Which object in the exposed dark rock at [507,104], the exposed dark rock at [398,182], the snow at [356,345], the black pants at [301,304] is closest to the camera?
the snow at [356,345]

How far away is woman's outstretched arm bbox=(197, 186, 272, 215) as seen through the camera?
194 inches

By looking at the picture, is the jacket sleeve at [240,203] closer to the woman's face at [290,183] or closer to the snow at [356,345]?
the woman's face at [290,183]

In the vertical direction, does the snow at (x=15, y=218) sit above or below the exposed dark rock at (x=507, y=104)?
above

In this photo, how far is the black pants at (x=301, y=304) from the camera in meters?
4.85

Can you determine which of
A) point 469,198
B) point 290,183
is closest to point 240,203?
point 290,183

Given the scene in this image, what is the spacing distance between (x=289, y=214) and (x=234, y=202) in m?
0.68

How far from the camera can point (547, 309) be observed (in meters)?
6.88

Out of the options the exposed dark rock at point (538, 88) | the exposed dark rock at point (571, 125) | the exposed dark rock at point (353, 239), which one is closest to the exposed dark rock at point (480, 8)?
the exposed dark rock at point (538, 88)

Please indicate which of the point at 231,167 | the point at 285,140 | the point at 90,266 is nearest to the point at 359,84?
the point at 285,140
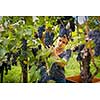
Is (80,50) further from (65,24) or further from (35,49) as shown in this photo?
(35,49)

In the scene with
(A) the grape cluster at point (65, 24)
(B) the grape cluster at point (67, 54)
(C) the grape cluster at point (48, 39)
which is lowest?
(B) the grape cluster at point (67, 54)

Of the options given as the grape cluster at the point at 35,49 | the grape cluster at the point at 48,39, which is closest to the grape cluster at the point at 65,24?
the grape cluster at the point at 48,39

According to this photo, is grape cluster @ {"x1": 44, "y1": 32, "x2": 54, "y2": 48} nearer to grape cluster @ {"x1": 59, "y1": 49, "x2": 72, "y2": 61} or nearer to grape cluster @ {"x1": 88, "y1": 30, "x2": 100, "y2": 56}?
grape cluster @ {"x1": 59, "y1": 49, "x2": 72, "y2": 61}

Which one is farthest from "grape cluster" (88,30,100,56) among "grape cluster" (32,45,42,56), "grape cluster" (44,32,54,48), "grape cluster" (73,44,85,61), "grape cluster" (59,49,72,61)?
"grape cluster" (32,45,42,56)

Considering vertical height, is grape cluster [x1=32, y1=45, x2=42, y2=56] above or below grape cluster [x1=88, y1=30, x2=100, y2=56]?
below

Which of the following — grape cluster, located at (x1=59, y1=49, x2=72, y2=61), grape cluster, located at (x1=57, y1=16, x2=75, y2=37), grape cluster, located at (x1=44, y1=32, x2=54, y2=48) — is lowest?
grape cluster, located at (x1=59, y1=49, x2=72, y2=61)

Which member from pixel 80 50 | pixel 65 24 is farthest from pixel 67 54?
pixel 65 24

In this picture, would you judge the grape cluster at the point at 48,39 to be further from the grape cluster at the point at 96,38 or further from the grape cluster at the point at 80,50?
the grape cluster at the point at 96,38

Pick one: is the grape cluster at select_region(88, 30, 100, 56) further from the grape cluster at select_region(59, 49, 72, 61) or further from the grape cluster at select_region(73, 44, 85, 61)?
the grape cluster at select_region(59, 49, 72, 61)
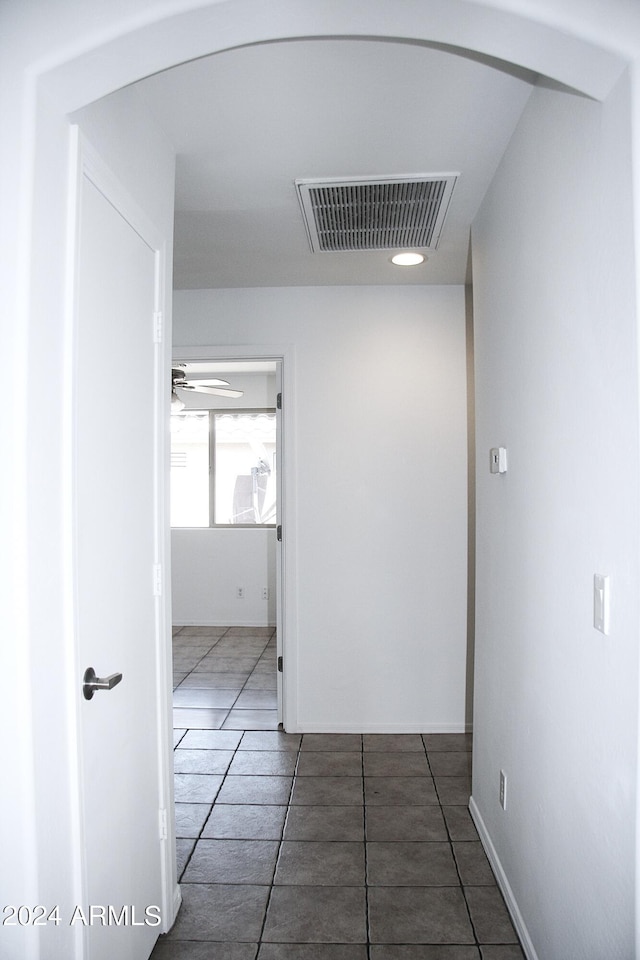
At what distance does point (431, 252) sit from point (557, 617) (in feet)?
6.74

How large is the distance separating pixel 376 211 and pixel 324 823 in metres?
2.44

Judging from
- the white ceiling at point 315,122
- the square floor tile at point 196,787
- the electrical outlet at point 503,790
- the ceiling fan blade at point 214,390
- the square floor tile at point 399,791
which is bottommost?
the square floor tile at point 399,791

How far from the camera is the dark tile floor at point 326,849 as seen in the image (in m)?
2.06

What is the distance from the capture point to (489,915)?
2.16m

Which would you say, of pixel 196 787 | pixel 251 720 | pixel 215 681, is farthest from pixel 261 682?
pixel 196 787

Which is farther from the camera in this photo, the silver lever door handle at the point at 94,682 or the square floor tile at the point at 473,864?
the square floor tile at the point at 473,864

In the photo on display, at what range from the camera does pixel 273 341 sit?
378cm

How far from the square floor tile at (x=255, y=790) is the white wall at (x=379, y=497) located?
63 cm

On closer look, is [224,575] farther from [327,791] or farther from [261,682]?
[327,791]

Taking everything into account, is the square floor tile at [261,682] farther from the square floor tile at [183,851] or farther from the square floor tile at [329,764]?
the square floor tile at [183,851]

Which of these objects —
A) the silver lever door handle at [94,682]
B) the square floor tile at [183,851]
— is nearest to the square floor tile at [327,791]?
the square floor tile at [183,851]

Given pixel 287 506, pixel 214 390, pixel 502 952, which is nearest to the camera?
pixel 502 952

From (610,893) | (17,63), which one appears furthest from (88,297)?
(610,893)

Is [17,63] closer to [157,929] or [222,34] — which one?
[222,34]
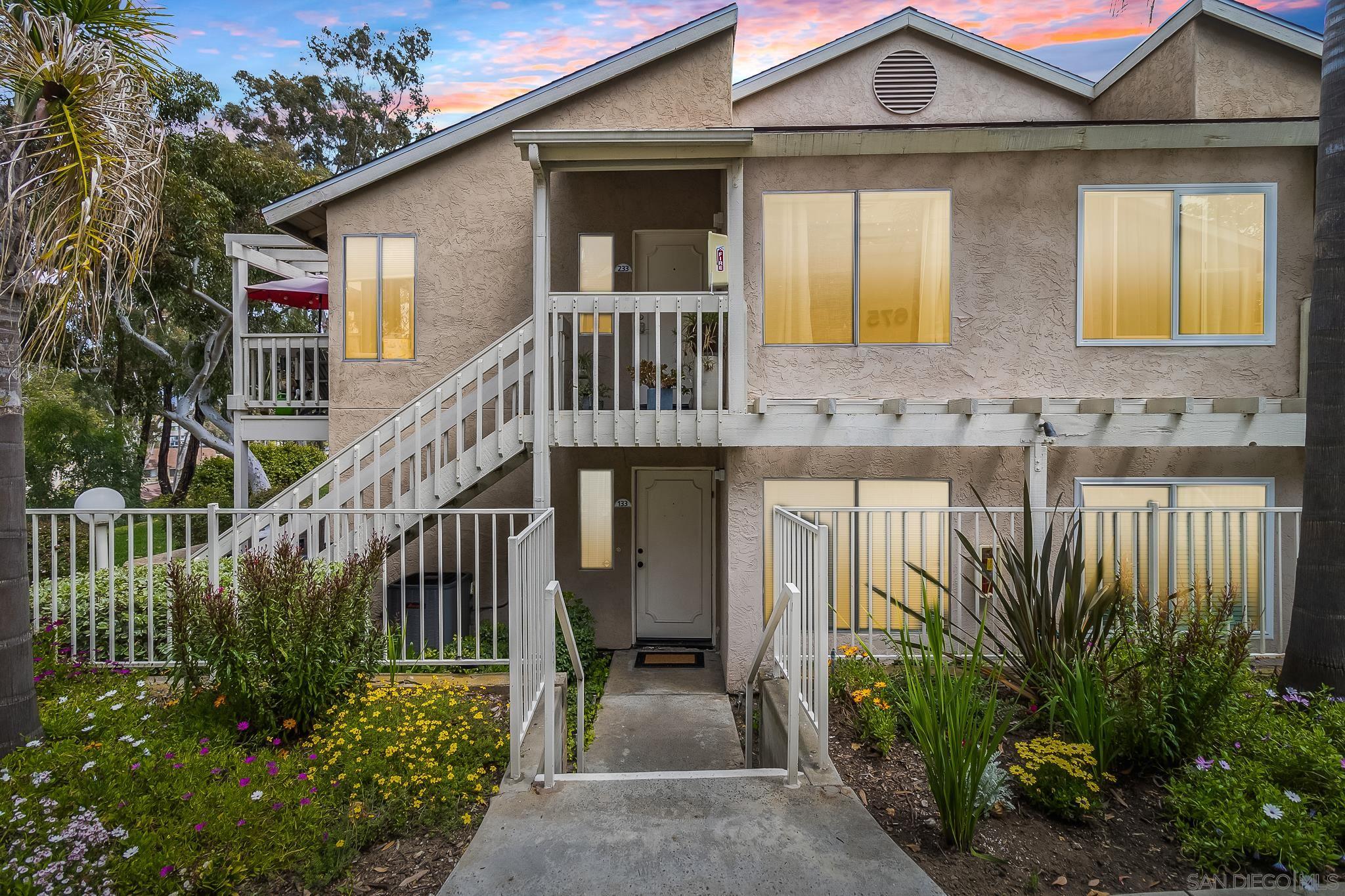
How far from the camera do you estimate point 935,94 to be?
8.89 metres

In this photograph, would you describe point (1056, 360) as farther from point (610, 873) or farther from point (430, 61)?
point (430, 61)

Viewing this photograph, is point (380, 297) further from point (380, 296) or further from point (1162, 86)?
point (1162, 86)

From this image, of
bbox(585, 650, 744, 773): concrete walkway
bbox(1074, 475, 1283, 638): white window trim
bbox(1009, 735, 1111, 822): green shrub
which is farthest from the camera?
bbox(1074, 475, 1283, 638): white window trim

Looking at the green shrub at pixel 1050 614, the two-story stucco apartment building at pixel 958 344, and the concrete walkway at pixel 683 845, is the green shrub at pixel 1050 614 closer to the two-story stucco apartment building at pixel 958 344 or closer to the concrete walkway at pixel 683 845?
the two-story stucco apartment building at pixel 958 344

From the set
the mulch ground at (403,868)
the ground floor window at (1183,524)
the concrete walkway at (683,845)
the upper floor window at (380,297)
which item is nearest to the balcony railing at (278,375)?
the upper floor window at (380,297)

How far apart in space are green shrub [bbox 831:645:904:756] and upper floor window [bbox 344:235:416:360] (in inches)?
255

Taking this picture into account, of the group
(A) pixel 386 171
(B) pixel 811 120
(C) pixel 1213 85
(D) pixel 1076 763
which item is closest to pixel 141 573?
(A) pixel 386 171

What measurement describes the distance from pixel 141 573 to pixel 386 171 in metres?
5.22

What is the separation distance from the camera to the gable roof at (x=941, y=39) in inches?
343

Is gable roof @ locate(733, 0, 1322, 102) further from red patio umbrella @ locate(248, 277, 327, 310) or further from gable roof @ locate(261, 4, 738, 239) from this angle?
red patio umbrella @ locate(248, 277, 327, 310)

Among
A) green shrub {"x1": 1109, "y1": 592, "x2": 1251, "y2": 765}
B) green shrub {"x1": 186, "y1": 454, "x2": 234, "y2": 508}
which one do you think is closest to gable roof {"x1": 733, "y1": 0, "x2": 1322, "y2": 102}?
green shrub {"x1": 1109, "y1": 592, "x2": 1251, "y2": 765}

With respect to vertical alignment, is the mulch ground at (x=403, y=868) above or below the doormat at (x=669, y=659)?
above

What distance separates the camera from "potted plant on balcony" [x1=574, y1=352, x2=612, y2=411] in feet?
22.9

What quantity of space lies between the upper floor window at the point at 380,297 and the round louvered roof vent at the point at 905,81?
663 centimetres
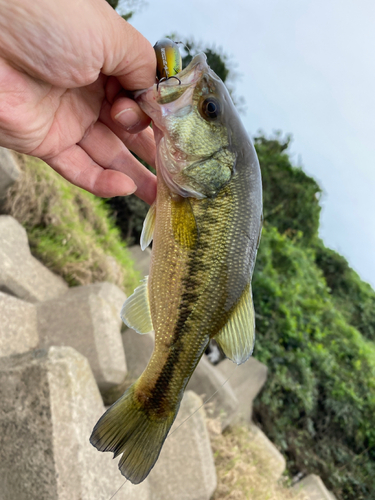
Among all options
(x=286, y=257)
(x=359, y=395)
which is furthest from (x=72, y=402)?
(x=286, y=257)

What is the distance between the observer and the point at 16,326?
3.00 meters

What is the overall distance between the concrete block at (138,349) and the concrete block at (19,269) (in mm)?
1238

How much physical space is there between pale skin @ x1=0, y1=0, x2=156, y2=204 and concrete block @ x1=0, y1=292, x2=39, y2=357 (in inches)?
63.7

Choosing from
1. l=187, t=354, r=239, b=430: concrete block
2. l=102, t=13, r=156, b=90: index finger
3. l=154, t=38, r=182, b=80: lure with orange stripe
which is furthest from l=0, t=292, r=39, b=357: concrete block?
l=187, t=354, r=239, b=430: concrete block

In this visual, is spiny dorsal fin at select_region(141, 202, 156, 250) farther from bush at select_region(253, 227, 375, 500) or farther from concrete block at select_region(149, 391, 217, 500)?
bush at select_region(253, 227, 375, 500)

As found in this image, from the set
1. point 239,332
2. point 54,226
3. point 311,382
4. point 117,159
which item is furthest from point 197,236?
point 311,382

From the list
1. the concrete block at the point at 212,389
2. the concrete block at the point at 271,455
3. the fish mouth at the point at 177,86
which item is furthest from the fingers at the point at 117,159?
the concrete block at the point at 271,455

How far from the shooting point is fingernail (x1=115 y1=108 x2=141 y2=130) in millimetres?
1557

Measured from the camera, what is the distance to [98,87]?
5.88 feet

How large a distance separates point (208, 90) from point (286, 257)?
33.4ft

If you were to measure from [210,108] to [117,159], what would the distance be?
681 millimetres

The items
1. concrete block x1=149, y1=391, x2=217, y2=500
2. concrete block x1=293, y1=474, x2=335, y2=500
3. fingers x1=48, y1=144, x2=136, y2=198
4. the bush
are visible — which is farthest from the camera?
the bush

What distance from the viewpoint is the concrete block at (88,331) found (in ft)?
10.9

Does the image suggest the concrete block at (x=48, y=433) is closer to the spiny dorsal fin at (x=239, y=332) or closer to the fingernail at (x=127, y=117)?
the spiny dorsal fin at (x=239, y=332)
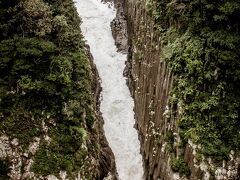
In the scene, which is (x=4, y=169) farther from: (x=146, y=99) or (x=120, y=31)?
(x=120, y=31)

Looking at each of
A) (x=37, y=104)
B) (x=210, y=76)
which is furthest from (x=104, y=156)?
(x=210, y=76)

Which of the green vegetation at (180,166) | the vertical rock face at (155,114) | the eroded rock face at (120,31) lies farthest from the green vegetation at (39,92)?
the eroded rock face at (120,31)

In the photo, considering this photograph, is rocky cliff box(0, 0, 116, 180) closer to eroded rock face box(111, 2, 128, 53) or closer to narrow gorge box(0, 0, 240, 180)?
narrow gorge box(0, 0, 240, 180)

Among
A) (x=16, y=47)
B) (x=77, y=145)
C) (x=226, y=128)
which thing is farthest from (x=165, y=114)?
(x=16, y=47)

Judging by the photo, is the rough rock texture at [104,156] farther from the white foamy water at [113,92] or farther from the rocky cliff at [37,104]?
the rocky cliff at [37,104]

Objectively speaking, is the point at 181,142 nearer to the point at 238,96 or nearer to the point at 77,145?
the point at 238,96
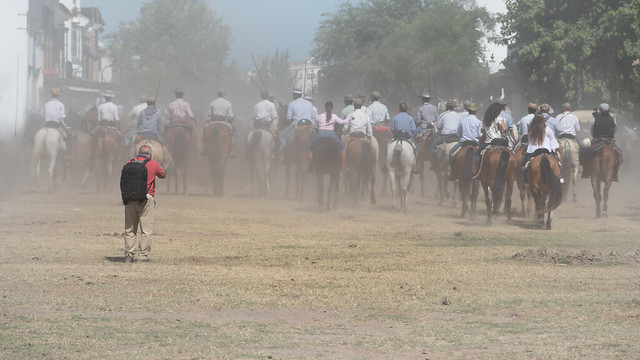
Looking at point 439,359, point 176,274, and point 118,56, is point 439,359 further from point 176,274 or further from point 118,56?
point 118,56

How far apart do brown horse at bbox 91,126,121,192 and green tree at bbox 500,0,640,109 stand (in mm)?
17277

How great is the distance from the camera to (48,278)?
13141 mm

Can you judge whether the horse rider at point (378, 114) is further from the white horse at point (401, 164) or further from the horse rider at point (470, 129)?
the horse rider at point (470, 129)

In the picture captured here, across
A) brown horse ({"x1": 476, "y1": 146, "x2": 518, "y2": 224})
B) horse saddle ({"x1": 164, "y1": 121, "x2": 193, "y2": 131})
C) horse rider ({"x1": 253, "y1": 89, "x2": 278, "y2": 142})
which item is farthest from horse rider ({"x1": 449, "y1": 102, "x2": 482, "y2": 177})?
horse saddle ({"x1": 164, "y1": 121, "x2": 193, "y2": 131})

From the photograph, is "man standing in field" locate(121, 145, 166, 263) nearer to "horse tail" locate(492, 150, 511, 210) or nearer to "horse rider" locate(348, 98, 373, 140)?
"horse tail" locate(492, 150, 511, 210)

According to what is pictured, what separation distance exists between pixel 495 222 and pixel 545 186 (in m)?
1.65

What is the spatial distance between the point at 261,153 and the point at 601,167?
9250 mm

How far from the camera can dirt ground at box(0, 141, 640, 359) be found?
9383 millimetres

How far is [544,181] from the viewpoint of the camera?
21.1 m

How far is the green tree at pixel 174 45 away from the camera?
103 metres

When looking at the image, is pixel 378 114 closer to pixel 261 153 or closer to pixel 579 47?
pixel 261 153

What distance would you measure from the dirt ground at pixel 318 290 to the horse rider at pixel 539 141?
51.6 inches

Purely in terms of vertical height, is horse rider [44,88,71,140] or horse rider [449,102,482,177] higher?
horse rider [44,88,71,140]

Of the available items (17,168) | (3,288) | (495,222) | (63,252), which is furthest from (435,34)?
(3,288)
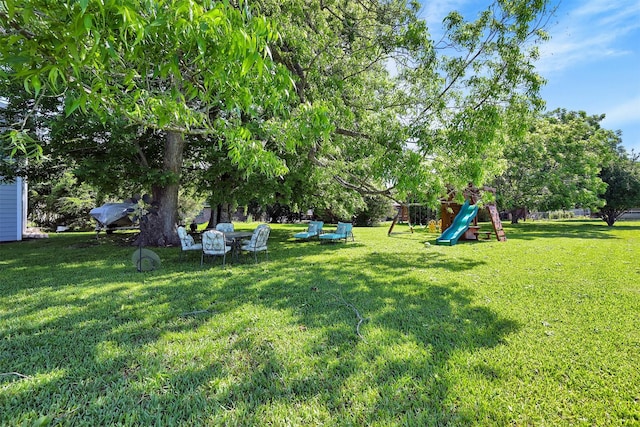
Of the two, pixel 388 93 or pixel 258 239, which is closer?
pixel 258 239

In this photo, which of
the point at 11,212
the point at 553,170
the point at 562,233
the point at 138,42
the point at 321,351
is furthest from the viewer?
the point at 553,170

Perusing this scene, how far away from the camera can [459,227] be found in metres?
12.7

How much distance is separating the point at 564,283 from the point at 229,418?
6.13 metres

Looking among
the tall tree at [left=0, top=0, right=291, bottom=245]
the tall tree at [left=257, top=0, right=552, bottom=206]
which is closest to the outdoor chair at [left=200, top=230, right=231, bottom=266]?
the tall tree at [left=257, top=0, right=552, bottom=206]

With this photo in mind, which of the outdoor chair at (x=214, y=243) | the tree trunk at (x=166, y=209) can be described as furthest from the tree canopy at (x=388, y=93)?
the outdoor chair at (x=214, y=243)

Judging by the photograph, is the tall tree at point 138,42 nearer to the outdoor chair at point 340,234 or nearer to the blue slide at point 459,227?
the outdoor chair at point 340,234

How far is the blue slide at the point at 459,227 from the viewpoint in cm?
1203

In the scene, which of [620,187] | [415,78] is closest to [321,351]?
[415,78]

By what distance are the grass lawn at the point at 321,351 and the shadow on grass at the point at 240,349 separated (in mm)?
14

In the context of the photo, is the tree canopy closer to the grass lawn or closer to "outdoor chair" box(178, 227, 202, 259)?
the grass lawn

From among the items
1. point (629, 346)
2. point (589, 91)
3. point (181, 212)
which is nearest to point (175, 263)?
point (629, 346)

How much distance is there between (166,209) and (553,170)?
20.6 m

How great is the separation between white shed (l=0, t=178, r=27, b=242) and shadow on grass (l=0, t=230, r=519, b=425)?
37.5 feet

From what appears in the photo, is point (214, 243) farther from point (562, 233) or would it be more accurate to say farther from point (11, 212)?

——

Exercise brief >>
Repeat, with no changes, each line from the one with "With this photo" to the end of the listing, including both ends and nothing else.

Exercise answer >>
With this photo in mind, which of the outdoor chair at (x=214, y=243) | the tree trunk at (x=166, y=209) can be described as furthest from the tree canopy at (x=388, y=93)?
the outdoor chair at (x=214, y=243)

Judging by the photograph, is the tall tree at point 138,42 nearer to the outdoor chair at point 340,234 or nearer to the blue slide at point 459,227?
the outdoor chair at point 340,234

How far is the blue slide at the point at 459,227 from the viewpoint in cm?
1203

In the scene, which of [620,187] | [415,78] is closest to [321,351]?
[415,78]

By what distance are the grass lawn at the point at 321,351 and the shadow on grass at the point at 240,349 separated (in mm)?
14

In the context of the photo, is the tree canopy closer to the grass lawn or closer to "outdoor chair" box(178, 227, 202, 259)?
the grass lawn

From among the items
1. point (629, 346)
2. point (589, 91)
3. point (181, 212)
which is nearest to point (175, 263)?
point (629, 346)

How much distance is there between (166,209) and (553,170)?
20.6 m

How great is the separation between white shed (l=0, t=178, r=27, b=242) and shadow on grass (l=0, t=230, r=519, b=425)?
37.5 feet

From what appears in the photo, is point (214, 243) farther from point (562, 233) or would it be more accurate to say farther from point (11, 212)?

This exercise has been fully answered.